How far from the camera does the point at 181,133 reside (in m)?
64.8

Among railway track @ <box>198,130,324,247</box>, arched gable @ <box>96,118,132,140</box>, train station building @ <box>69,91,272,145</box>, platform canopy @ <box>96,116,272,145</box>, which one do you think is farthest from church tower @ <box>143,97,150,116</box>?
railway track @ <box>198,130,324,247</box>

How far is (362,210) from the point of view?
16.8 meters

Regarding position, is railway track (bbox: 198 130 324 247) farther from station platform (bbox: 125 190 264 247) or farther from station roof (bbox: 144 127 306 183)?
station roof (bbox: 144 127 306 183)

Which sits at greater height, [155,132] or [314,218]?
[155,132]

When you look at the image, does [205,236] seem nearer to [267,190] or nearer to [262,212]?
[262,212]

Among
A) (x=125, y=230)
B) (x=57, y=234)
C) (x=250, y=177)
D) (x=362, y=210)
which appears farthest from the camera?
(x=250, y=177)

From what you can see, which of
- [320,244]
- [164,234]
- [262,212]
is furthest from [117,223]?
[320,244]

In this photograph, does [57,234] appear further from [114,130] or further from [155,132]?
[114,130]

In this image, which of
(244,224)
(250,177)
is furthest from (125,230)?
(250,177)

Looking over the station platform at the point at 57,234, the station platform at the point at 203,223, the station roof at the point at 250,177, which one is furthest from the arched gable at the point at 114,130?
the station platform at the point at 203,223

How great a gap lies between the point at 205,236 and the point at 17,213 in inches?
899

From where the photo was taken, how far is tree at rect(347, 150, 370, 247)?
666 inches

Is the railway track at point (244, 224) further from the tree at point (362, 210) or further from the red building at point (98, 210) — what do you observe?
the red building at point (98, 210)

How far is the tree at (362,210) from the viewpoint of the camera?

────────────────────

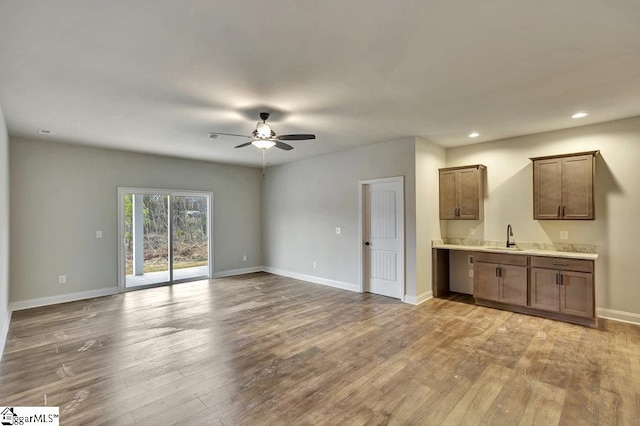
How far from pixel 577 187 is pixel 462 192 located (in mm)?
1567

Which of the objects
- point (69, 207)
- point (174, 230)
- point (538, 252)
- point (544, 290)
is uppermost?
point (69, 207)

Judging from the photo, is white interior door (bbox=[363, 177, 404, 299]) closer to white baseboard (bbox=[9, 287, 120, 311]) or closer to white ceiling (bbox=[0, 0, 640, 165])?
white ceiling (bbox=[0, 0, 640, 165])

────────────────────

◆ Short exercise ◆
Locate every line in the data above that contains the string "tree", treating uppercase and lowercase as different, and copy each such line.

◆ Output below ◆
From where the photo was taken, how far is tree at rect(347, 150, 370, 247)?
Is the railway track at point (244, 224) further from the tree at point (362, 210) or further from the red building at point (98, 210) — what do you observe?
How far is the tree at (362,210) from the viewpoint of the camera?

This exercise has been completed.